Thirdly, the failure of Israel and Judah in the flesh was also part of the divine plan, in order to bring about the salvation of mankind by a different path. The glory of God left Israel in the days of Eli, when the glory departed from Shiloh. God’s glory then was given to Judah in Jerusalem for about two centuries, until that priesthood was found to be as corrupted as the previous one in Shiloh. Then God left that place as Shiloh (Jer. 7:12-15), ultimately coming upon the Pentecostal believers in Acts 2.
Yet even the Church under Pentecost failed to bring righteousness to the earth, and the glory departed from it as well. The type and shadow of the Church under Pentecost is King Saul, and after he was disqualified, the Spirit of God was removed from him and placed upon David. 1 Sam. 16:13 says,
13 Then Samuel took the horn of oil and anointed him [David] in the midst of his brothers; and the Spirit of the Lord came mightily upon David from that day forward.
So also has the glory of God departed from the Saul Church and has rested upon the David company, who are the overcomers with the vision of and anointing of the feast of Tabernacles.
The Church under Pentecost was given 40 Jubilees in which to fulfill its calling, but it failed as much as Saul failed.
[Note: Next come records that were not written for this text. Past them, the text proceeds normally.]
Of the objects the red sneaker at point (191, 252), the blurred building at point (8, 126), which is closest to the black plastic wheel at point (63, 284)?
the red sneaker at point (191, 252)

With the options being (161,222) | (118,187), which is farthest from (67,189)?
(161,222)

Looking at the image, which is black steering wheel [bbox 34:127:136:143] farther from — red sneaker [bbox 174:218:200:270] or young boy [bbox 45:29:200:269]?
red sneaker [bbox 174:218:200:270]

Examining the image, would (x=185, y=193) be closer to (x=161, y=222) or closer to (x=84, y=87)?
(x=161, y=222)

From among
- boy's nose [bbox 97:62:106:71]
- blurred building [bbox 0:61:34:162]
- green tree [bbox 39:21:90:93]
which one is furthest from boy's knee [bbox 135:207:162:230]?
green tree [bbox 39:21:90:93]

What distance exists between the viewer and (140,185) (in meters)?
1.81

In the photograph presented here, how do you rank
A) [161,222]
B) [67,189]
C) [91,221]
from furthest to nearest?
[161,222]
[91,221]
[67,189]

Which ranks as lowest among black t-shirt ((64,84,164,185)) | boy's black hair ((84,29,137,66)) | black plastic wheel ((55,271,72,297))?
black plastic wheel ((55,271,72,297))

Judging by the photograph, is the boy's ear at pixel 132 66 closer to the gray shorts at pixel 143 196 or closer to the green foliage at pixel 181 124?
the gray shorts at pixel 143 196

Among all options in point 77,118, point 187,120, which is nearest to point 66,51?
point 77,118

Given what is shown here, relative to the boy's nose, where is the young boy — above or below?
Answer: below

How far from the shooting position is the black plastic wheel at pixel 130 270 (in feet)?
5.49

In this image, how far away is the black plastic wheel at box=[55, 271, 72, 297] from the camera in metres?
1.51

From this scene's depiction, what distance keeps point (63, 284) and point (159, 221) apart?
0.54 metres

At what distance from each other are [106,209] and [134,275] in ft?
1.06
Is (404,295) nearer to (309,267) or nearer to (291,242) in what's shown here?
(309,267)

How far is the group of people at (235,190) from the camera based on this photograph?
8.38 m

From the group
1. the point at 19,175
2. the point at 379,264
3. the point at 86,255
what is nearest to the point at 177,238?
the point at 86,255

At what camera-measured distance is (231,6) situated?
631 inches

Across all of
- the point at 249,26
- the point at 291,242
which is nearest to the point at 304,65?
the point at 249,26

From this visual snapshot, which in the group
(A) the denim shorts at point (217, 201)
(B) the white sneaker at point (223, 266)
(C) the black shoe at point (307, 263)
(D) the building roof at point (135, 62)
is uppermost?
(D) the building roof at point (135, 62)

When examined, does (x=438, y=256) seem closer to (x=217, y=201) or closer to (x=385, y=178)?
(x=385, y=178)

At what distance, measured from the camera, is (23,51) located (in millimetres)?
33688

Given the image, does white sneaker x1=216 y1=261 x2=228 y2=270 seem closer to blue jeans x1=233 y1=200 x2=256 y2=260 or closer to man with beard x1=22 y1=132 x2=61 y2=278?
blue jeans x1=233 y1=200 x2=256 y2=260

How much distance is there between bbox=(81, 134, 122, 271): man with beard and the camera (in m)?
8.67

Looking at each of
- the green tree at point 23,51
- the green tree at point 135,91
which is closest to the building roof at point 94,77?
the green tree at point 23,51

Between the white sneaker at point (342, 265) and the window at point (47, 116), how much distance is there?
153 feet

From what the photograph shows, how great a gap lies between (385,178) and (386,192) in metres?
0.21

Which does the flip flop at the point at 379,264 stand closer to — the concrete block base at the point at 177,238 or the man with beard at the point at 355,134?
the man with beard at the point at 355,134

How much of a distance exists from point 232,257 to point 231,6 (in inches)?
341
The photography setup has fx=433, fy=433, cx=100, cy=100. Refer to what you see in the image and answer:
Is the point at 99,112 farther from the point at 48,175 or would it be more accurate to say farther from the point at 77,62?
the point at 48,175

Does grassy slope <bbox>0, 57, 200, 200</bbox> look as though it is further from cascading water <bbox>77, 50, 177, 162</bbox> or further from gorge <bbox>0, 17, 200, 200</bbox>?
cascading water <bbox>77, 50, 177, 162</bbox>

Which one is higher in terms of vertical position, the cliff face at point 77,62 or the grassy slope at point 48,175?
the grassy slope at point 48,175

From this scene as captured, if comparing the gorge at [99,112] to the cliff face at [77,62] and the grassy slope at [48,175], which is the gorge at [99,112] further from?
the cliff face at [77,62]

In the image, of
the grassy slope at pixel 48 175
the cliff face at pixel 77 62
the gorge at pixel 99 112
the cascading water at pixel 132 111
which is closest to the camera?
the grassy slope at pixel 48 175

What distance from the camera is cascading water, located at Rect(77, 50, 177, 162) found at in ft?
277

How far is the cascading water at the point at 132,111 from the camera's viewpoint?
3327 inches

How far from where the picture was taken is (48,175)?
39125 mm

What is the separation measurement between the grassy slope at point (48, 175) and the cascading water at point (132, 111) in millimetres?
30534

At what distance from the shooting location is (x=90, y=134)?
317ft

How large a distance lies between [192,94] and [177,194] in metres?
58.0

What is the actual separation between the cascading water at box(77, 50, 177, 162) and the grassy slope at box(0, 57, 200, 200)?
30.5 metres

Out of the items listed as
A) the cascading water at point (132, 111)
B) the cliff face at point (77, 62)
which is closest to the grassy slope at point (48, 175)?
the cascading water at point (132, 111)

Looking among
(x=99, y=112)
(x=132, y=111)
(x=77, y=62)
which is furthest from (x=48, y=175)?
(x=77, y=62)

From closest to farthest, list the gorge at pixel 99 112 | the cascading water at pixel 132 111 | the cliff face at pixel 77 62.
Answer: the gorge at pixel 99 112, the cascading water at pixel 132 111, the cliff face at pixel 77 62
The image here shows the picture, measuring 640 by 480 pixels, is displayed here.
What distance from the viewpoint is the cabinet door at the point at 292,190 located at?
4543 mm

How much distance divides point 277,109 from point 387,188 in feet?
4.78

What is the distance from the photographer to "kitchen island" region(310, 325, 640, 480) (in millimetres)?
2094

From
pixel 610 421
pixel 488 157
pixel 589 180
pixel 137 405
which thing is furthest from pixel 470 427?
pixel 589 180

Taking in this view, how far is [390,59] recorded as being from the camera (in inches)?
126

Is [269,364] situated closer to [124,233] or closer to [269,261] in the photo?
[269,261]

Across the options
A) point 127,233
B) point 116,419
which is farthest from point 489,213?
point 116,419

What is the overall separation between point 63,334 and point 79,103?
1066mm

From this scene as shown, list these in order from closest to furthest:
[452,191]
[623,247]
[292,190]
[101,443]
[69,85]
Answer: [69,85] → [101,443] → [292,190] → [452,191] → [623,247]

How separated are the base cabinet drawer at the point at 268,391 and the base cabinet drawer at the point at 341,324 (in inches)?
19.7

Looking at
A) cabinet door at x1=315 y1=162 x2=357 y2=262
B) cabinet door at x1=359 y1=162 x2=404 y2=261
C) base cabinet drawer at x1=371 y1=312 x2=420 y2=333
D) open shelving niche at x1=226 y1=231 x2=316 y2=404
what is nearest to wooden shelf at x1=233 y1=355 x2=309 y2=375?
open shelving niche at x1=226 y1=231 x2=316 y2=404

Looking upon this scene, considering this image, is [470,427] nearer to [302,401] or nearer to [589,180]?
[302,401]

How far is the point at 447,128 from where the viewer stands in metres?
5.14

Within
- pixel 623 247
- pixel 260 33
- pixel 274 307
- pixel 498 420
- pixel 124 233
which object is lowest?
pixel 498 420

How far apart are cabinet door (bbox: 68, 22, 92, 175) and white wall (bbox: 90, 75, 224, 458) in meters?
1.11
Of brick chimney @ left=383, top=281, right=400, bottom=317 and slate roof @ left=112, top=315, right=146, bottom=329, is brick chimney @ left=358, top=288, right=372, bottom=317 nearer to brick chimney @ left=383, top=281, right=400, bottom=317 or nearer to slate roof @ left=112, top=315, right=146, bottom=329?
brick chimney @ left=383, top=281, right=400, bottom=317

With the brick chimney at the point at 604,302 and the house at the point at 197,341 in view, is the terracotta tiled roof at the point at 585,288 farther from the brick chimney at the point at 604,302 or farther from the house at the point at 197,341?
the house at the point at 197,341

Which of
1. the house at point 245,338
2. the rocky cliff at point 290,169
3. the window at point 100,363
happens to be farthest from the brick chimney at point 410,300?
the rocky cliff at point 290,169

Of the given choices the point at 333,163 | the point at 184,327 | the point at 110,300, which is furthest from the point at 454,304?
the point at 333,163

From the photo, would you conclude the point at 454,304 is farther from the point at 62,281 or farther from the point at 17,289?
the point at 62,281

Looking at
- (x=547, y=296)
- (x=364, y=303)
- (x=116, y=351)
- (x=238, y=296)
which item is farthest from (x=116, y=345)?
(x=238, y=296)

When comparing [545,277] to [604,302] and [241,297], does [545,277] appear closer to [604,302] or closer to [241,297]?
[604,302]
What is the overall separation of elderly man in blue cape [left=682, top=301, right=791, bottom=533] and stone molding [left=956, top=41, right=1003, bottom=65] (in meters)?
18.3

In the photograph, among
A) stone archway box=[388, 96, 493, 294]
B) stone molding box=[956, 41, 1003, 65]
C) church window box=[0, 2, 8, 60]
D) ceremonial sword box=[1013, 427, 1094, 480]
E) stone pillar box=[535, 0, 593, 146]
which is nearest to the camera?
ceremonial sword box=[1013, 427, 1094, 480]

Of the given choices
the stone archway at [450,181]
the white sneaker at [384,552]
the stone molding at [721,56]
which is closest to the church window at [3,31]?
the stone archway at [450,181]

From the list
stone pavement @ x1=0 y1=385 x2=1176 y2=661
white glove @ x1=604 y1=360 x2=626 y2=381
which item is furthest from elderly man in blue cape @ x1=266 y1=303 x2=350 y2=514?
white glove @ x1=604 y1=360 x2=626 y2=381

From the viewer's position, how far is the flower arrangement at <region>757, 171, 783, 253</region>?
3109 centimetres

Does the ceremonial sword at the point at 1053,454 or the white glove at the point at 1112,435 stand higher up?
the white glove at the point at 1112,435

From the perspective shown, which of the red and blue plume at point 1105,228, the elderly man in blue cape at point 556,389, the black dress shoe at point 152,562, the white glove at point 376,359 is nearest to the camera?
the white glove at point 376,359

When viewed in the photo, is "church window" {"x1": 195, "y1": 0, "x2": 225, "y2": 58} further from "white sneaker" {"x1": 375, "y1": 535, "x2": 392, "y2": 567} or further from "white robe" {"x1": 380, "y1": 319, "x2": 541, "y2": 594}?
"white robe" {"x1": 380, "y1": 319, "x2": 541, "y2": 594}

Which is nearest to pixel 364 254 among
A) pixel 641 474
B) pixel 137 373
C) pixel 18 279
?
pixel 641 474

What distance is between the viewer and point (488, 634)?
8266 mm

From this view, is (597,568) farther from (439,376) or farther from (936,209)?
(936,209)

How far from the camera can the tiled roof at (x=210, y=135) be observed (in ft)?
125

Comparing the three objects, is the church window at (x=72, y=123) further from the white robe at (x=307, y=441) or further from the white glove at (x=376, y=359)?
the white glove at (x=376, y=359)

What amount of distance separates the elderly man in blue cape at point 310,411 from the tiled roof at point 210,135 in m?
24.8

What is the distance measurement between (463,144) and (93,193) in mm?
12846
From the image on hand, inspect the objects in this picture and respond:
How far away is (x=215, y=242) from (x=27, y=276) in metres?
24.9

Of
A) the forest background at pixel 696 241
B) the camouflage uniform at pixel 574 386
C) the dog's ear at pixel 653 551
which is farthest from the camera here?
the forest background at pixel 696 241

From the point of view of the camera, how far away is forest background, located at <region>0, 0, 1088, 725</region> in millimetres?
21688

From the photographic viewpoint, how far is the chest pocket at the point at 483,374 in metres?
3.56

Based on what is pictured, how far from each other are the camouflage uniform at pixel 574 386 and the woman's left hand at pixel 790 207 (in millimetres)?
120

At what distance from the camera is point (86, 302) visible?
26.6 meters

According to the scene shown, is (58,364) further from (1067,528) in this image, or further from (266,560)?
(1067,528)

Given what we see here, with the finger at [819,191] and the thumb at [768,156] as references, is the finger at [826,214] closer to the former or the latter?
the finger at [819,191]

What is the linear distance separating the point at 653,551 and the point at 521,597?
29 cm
Yet this was all in the divine plan as well, for these centuries have proven the fact that righteousness cannot be brought into the world by the power of a mere earnest of the Spirit.
Only the fullness of the Spirit can bring success, and this comes through the feast of Tabernacles, not Pentecost. Thus, all flesh has failed, including Pentecost, which is a mixture of wheat and leaven. Success cannot be attained by a mixture, where the Spirit is thought to need a little help from the flesh to “prime the pump.”
It must be ALL of God, or it will ultimately fail. Justification, Sanctification, and Glorification come only through Christ and His works. Any confidence in the flesh constitutes leaven that must be consumed by the fire.
This is the lesson of Scripture throughout history.
The Household of God
The “Household of God” that consists of one-time “aliens” and “foreigners” is also the “Household of Faith” (Gal. 6:10), because membership is based upon Faith, not upon genealogy.
All men died in Adam and were in need of redemption and reconciliation through Christ. Christ died for all, and has purchased the whole world by His blood. All will thus come to Him in time, and peace will reign in His House.